THE TASK:
Output verbatim the lines beginning at the one that contains "site 4363, 2008-10-13 09:06:00.000." and ending at the last line of the material, inclusive of both.

+++ RECORDS FOR THIS TASK

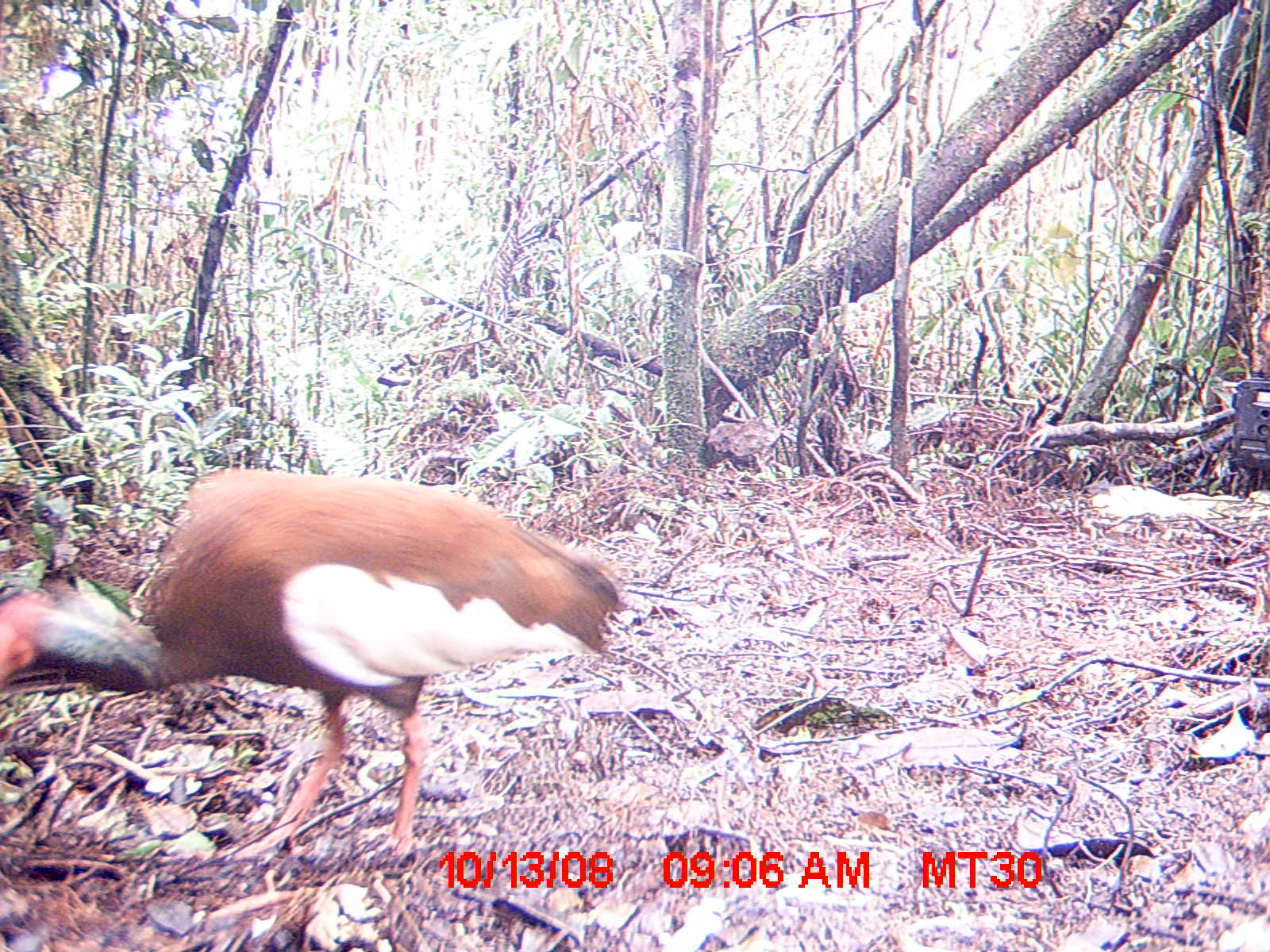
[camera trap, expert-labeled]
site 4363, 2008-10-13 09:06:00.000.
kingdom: Animalia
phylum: Chordata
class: Aves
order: Pelecaniformes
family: Threskiornithidae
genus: Lophotibis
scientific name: Lophotibis cristata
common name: madagascan ibis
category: lophotibis cristataa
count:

++++++

WRITTEN SOLUTION:
site 4363, 2008-10-13 09:06:00.000.
kingdom: Animalia
phylum: Chordata
class: Aves
order: Pelecaniformes
family: Threskiornithidae
genus: Lophotibis
scientific name: Lophotibis cristata
common name: madagascan ibis
category: lophotibis cristataa
count:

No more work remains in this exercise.